[Problem set]
• A. Reproduce word for word the passage of the article on John Edwards's malpractice plan from "Edwards during the" up to and including "disabilities and AIDS.".
• B. Extend the article on John Edwards's health care proposals, picking up right after its final sentence.

BEGIN Text

Edwards Unveils Plan To Limit Malpractice Lawsuits
Presidential candidate and former Sen. John Edwards (D-N.C.) on Monday during a webcast forum in Washington, D.C., organized by Families USA and the Federation of American Hospitals discussed proposals to limit medical malpractice lawsuits without merit and provide universal health coverage, the AP/Long Island Newsday reports.
During the forum, Edwards said that the "bulk of the problem is created when cases are filed in the legal system that should never be filed." He said that the "results are years of litigation and costs that are incurred by the health care provider that should not have been incurred," adding that a "lot of that responsibility goes to the lawyers."
According to Edwards, attorneys who seek to file malpractice lawsuits should have to obtain certification by two experts to prove that their cases have merit. In the event that attorneys fail to obtain certification, they, not patients, should have to cover the related legal costs, Edwards said. In the event that attorneys fail to obtain certification three times, they should lose the ability to file future malpractice lawsuits, he added.
Edwards said that addressing malpractice likely would not significantly reduce health care costs. He also said he wanted to "push back some on what I think is mostly insurance company-driven hysteria because I think the reality is that the cost associated with legal cases is well under 1% of our legal system."
Edwards during the forum also announced a proposal to improve HIV/AIDS prevention and treatment. The proposal includes age-appropriate sex education, needle exchange programs and Medicaid expansions to cover HIV patients before they develop later-stage disabilities and AIDS.
In addition, the proposal would provide $50 billion over five years for HIV/AIDS treatment and re-assessing whether to use World Health Organization, rather than FDA, standards to allow new AIDS medications to reach the market earlier (Lowy, AP/Long Island Newsday, 9/25).
According to Edwards' campaign Web site, the funding would be used to provide preventive and treatment drugs for HIV/AIDS, as well as malaria and tuberculosis (Edwards Web site, 9/25). He said, "I do believe it (HIV/AIDS) is a crisis in America" (AP/Long Island Newsday, 9/25).
Edwards also discussed his proposal for universal health coverage, noting similarities with the recently-released plan from Sen. Hillary Rodham Clinton (D-N.Y.). He said, "I think ... this is a good thing that we're having a debate about health care, universal health care, and the differences between the major candidates are fairy nuanced."

END Text
BEGIN Dataset excerpt

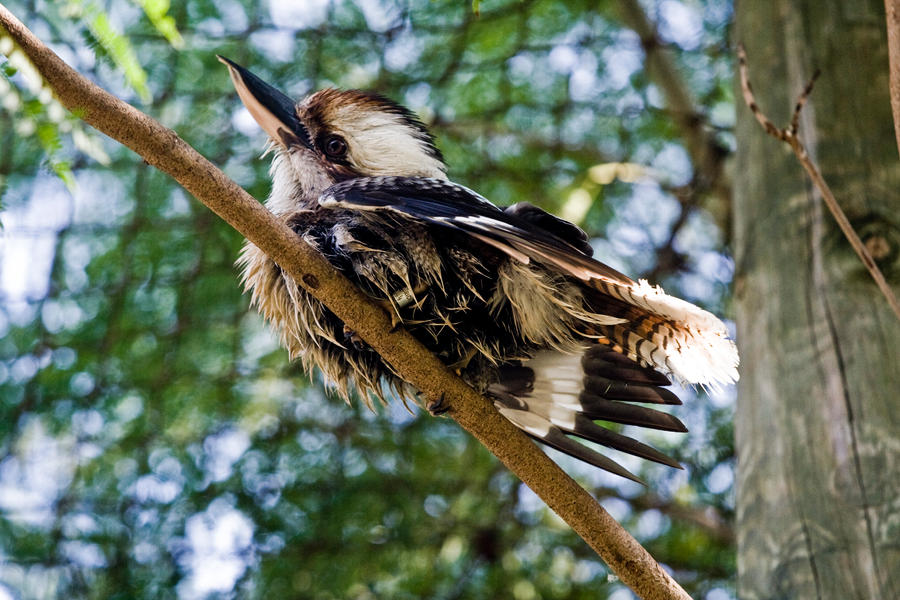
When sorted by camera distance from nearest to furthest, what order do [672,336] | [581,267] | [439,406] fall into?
[581,267]
[439,406]
[672,336]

END Dataset excerpt

[Answers to the problems]
• A.
Edwards during the forum also announced a proposal to improve HIV/AIDS prevention and treatment. The proposal includes age-appropriate sex education, needle exchange programs and Medicaid expansions to cover HIV patients before they develop later-stage disabilities and AIDS.

• B.
Though Edwards "found few differences between the policy agendas," he discussed how "he would take a vastly different tack from Clinton in working to implement his health care overhaul plan." according to CQ Today. He said, "Clinton appears to believe that ... you can take money from health insurance and drug company lobbyists and sit down at the table with them and negotiate a compromise," adding, "I absolutely reject that ... classic inside Washington way of thinking."
According to Edwards, health care reform should involve efforts to convince residents of "the rightness of the substance of what you want to do." He added, "And that's the way we drive through the entrenched interests of insurance companies and drug companies and lobbyists that are a huge obstacle for reform." Edwards said that as president he would submit a health care proposal to Congress on his first or second day in office (Horrigan, CQ Today, 9/24).
In related news, Elizabeth Edwards, the wife of John Edwards, in an interview with the New York Daily News published on Tuesday said that Clinton failed in her effort to expand health insurance to all residents in 1994 because the administration of her husband, former President Bill Clinton, lacked the "stick-to-it-iveness, the determination to get it done when there was opposition both from the Republicans and from the entrenched insurance interests."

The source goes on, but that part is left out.